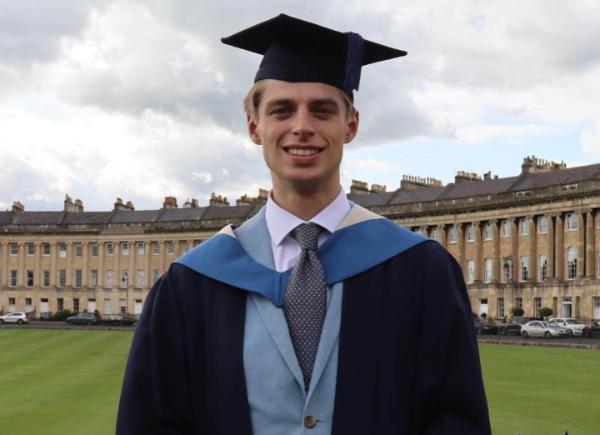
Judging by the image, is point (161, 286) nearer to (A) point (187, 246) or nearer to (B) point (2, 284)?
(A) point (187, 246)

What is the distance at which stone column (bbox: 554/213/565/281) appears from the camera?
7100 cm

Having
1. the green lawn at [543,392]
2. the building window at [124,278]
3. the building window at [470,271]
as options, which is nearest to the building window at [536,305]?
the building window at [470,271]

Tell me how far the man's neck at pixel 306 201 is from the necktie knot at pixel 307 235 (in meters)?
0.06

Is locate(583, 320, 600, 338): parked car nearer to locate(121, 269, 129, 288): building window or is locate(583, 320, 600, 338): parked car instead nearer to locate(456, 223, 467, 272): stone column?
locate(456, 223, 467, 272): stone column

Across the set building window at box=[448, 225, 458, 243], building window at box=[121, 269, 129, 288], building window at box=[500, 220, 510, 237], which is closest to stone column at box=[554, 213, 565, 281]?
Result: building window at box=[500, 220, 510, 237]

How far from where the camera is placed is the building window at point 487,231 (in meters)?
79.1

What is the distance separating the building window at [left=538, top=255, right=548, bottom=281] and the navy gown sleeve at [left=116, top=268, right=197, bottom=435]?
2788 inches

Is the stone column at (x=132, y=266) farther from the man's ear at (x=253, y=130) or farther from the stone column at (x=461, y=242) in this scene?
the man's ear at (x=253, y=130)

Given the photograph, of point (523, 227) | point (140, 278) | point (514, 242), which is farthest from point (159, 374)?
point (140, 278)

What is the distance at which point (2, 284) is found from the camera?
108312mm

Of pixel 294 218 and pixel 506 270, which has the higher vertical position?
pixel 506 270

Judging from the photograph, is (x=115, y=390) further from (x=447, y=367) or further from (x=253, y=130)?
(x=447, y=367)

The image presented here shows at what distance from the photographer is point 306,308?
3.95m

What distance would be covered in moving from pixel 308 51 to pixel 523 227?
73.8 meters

+++

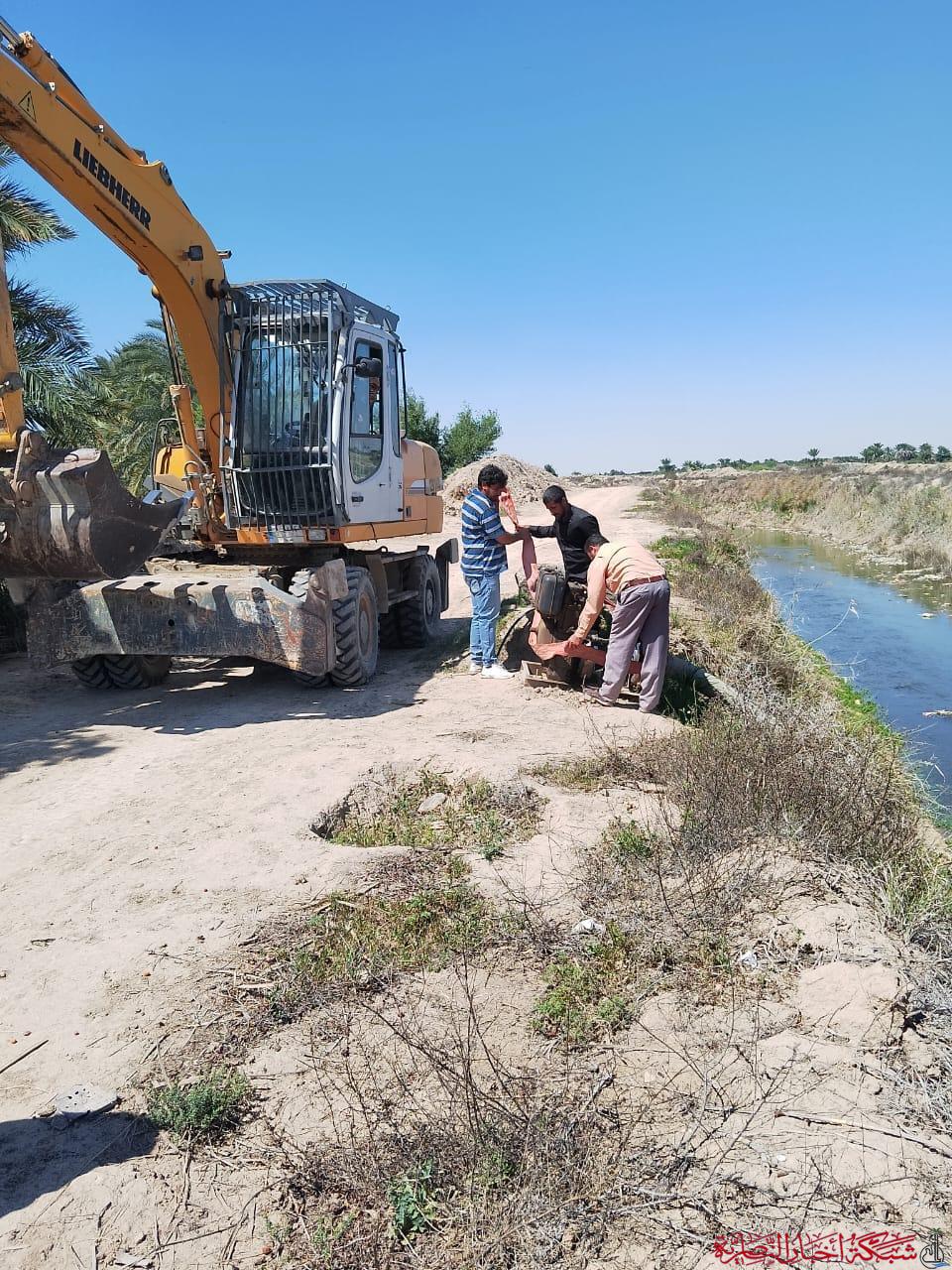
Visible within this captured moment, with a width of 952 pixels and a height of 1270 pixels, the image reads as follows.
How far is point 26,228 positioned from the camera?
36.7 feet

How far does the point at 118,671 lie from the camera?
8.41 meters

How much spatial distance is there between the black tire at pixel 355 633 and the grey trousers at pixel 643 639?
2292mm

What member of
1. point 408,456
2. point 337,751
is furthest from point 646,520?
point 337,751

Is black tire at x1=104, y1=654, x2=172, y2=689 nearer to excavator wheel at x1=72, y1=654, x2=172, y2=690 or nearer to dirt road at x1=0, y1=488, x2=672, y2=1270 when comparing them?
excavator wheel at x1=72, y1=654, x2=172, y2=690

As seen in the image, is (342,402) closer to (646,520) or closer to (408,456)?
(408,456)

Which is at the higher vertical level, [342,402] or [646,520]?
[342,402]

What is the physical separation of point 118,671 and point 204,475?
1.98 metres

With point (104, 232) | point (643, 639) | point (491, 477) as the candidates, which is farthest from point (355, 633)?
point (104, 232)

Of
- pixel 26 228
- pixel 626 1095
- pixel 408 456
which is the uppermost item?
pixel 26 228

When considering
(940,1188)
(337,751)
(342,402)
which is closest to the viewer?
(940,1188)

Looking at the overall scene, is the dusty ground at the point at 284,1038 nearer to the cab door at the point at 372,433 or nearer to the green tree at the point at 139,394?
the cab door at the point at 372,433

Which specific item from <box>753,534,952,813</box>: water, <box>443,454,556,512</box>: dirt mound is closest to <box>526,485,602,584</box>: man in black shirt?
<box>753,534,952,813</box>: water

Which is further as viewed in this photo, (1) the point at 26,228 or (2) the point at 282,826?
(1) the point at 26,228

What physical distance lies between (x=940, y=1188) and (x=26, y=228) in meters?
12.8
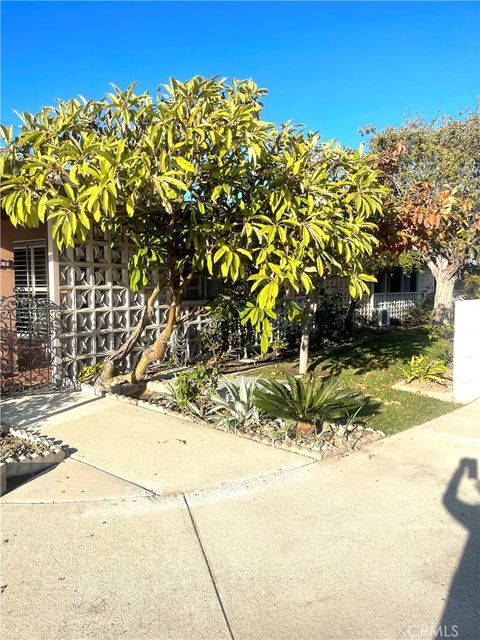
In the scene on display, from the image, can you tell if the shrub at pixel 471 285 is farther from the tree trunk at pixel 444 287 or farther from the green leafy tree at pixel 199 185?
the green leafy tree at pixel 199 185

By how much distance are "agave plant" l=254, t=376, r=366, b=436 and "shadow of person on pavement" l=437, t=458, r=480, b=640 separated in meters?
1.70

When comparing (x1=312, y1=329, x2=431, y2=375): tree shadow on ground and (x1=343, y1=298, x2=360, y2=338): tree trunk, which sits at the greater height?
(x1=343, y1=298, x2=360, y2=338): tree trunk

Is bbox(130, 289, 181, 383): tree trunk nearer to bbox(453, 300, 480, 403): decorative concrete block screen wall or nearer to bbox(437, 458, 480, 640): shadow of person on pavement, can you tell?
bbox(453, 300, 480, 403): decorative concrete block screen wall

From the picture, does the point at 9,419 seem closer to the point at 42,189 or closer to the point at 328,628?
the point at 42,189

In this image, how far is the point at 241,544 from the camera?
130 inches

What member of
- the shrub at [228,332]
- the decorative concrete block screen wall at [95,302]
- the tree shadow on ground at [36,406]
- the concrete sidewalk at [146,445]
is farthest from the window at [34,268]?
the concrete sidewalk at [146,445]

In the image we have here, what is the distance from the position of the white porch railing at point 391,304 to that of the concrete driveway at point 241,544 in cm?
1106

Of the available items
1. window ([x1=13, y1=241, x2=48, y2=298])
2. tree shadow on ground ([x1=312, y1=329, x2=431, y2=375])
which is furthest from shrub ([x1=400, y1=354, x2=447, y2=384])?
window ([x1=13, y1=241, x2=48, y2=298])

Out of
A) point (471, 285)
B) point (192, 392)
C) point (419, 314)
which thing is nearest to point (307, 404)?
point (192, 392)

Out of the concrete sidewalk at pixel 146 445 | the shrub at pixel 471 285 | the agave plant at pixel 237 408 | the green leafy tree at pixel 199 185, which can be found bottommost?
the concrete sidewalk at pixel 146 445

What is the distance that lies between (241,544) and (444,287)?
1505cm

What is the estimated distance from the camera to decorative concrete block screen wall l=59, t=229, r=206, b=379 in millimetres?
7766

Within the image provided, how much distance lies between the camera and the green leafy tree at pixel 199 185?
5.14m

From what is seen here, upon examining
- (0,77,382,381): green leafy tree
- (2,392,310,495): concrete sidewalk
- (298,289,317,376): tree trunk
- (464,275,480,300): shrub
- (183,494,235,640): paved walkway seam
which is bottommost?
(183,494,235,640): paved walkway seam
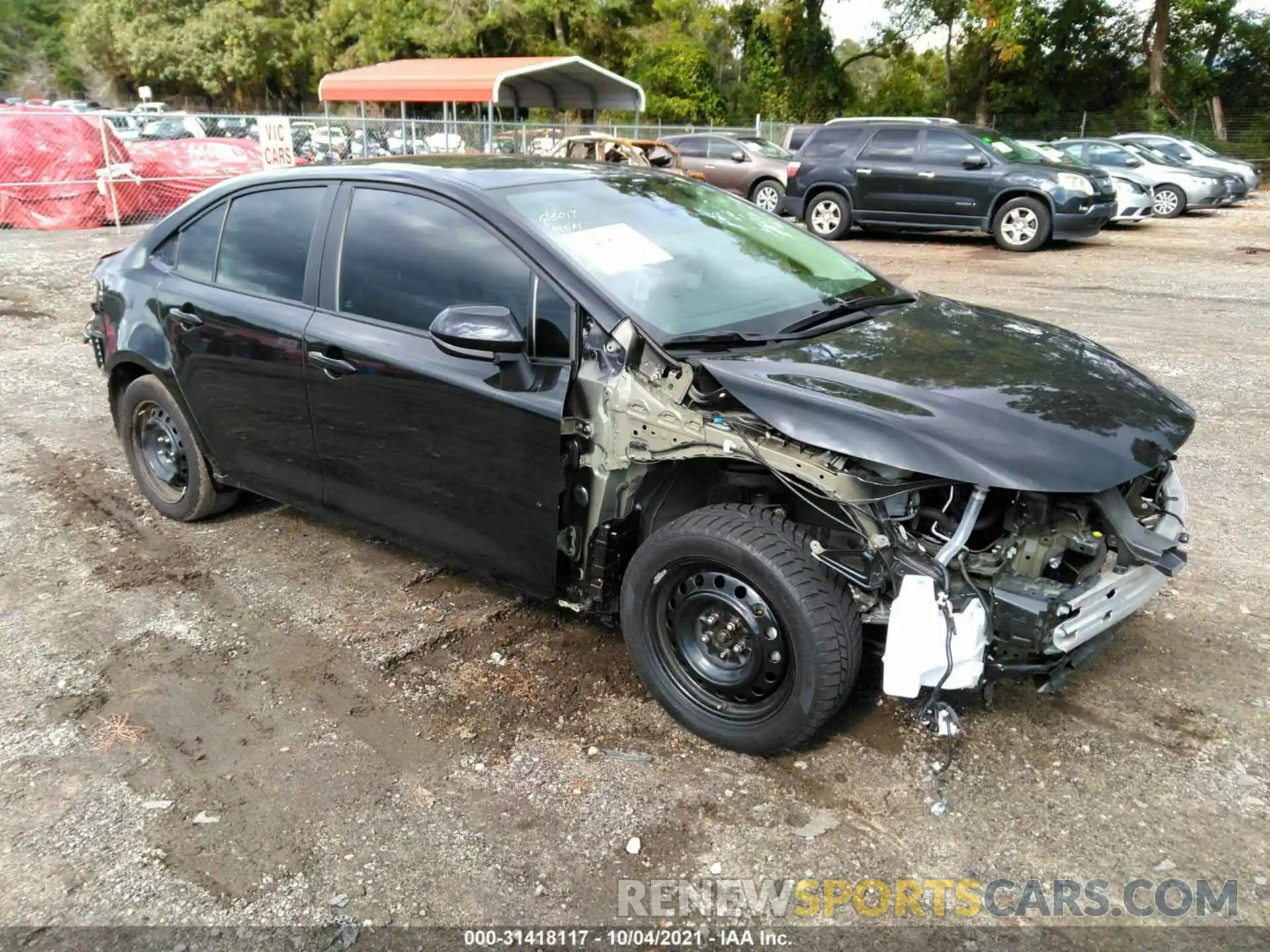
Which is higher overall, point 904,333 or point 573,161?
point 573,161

+++

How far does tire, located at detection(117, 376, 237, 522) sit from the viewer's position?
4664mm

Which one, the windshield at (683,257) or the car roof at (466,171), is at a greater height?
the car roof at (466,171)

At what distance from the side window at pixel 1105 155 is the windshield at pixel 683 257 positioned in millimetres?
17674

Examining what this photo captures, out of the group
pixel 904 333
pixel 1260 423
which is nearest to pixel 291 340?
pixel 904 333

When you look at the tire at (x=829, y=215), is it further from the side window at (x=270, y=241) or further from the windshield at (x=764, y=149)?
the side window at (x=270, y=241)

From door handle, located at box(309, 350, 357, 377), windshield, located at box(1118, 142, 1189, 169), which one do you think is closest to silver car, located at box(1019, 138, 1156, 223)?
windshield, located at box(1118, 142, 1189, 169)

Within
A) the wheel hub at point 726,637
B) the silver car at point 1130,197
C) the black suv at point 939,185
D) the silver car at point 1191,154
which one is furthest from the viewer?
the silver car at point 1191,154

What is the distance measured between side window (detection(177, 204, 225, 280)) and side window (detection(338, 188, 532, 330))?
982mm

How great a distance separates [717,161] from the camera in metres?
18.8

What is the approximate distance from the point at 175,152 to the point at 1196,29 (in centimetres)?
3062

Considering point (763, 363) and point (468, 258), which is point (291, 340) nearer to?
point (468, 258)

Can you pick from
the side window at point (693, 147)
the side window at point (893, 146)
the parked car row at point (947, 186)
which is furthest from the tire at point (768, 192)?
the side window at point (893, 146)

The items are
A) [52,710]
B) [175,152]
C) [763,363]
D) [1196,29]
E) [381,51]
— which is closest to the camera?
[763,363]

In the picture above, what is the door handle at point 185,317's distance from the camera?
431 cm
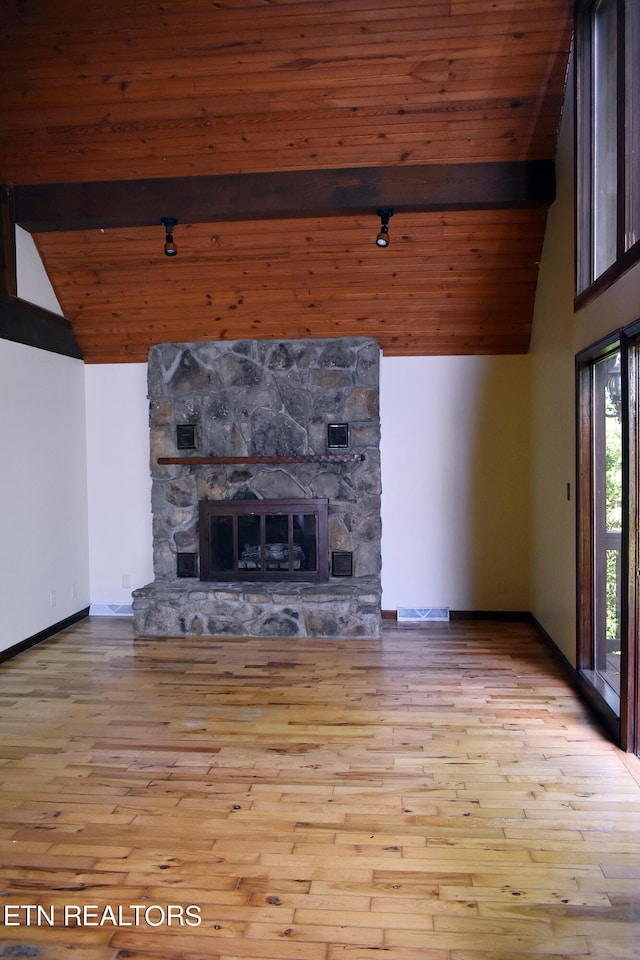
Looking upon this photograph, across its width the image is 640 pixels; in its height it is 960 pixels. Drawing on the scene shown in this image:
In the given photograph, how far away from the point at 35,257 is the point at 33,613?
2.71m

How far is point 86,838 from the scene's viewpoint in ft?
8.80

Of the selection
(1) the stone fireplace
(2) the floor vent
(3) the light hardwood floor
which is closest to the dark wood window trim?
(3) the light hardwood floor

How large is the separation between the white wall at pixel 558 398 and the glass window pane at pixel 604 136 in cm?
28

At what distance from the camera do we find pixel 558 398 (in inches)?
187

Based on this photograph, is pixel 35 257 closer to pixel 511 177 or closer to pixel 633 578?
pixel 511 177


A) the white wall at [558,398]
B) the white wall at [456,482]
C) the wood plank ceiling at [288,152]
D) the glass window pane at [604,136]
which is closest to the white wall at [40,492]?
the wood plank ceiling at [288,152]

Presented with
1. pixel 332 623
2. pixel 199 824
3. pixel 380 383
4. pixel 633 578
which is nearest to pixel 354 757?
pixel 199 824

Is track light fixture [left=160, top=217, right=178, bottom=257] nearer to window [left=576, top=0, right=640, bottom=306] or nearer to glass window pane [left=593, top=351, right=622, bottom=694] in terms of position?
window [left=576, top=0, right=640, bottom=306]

+++

Please find every line in the records above that contains the string "decorative", matching case, and copy each of those lines.

CORRECT RESPONSE -
Is bbox(130, 289, 181, 383): tree trunk nearer to bbox(453, 300, 480, 403): decorative concrete block screen wall or nearer to bbox(437, 458, 480, 640): shadow of person on pavement, can you tell?
bbox(453, 300, 480, 403): decorative concrete block screen wall
- the decorative concrete block screen wall at [95,302]
What is the estimated distance from the camera to decorative concrete block screen wall l=59, t=229, r=206, b=379 in millimetres?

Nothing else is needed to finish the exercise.